### Extract
As has been widely reported, Ron Howard’s ‘Solo: A Star Wars Story’ came up a little short this Memorial Day Weekend, taking in $103 million on a budget of approximately $250M. Based on ticket presales and online buzz, ‘Solo’ had been expected to premiere with anywhere from $130M-$170M, so this– which would have been a huge success for a less expensive, lower profile flick– is being seen as a disappointment and even Disney’s worldwide distribution chief Dave Hollis has admitted that the company is going to have to sit down and dissect why the public failed to turn out for this installment.
But it’s not all doom and gloom. On the plus side, this was the best opening ever for famed director Ron Howard, who has delivered such classics as ‘Splash’, ‘Cocoon’, ‘Willow’, ‘Backdraft’, ‘Apollo 13’, ‘A Beautiful Mind’ and ‘The Da Vinci Code’ just to name a few. Howard acknowledged this accomplishment but urged fans to see the movie on the big screen and judge it for themselves.

### Task requirements
Rewrite the passage on the opening of "Solo" from "But it’s not" up to and including "it for themselves.", changing "famed director" to "acclaimed filmmaker".

### Information supplied
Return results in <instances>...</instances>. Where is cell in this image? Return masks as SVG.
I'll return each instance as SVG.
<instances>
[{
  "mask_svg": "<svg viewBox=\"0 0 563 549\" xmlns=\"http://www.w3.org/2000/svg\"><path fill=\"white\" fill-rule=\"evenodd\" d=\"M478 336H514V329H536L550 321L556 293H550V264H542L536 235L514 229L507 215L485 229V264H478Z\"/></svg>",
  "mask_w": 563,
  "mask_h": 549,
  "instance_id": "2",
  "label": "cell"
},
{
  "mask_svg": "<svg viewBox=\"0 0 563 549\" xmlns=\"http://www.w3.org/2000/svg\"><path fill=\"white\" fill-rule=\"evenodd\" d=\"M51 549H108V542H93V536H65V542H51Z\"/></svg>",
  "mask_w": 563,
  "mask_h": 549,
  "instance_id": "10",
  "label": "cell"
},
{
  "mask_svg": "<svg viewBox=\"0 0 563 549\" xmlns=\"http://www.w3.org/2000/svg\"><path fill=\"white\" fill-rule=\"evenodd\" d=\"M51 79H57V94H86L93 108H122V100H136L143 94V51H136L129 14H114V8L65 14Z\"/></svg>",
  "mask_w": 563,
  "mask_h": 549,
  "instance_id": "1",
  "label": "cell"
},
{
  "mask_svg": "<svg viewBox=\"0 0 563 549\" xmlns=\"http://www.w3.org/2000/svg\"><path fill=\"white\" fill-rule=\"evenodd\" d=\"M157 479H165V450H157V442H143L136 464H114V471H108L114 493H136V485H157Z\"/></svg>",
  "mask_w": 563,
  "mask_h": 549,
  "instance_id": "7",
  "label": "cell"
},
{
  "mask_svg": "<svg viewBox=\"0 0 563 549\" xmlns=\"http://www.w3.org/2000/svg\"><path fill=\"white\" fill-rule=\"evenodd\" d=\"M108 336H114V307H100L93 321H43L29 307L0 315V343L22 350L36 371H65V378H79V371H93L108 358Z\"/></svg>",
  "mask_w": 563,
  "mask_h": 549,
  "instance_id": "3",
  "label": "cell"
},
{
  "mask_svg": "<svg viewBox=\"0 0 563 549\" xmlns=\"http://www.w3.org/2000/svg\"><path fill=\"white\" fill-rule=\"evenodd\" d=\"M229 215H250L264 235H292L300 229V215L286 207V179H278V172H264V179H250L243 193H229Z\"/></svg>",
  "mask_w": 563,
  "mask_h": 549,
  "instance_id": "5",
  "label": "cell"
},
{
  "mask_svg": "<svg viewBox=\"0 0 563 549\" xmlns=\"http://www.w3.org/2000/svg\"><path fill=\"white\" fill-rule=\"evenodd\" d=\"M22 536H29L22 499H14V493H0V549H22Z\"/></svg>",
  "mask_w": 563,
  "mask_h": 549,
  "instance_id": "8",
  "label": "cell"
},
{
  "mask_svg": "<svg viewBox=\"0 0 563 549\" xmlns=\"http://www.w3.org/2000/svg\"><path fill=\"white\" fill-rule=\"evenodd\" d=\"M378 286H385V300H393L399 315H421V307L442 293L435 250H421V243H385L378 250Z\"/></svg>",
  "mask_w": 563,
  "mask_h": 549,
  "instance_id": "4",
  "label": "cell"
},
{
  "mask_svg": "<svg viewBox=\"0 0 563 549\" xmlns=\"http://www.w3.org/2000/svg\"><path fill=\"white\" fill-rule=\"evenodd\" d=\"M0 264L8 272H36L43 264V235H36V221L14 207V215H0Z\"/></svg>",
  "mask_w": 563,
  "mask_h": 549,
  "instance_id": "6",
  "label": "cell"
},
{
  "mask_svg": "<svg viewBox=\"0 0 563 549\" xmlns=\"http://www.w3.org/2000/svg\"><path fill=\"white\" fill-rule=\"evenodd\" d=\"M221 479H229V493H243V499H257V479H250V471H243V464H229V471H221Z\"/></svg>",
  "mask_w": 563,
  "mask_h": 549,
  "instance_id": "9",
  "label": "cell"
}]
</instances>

### Problem solution
But it’s not all doom and gloom. On the plus side, this was the best opening ever for acclaimed filmmaker Ron Howard, who has delivered such classics as ‘Splash’, ‘Cocoon’, ‘Willow’, ‘Backdraft’, ‘Apollo 13’, ‘A Beautiful Mind’ and ‘The Da Vinci Code’ just to name a few. Howard acknowledged this accomplishment but urged fans to see the movie on the big screen and judge it for themselves.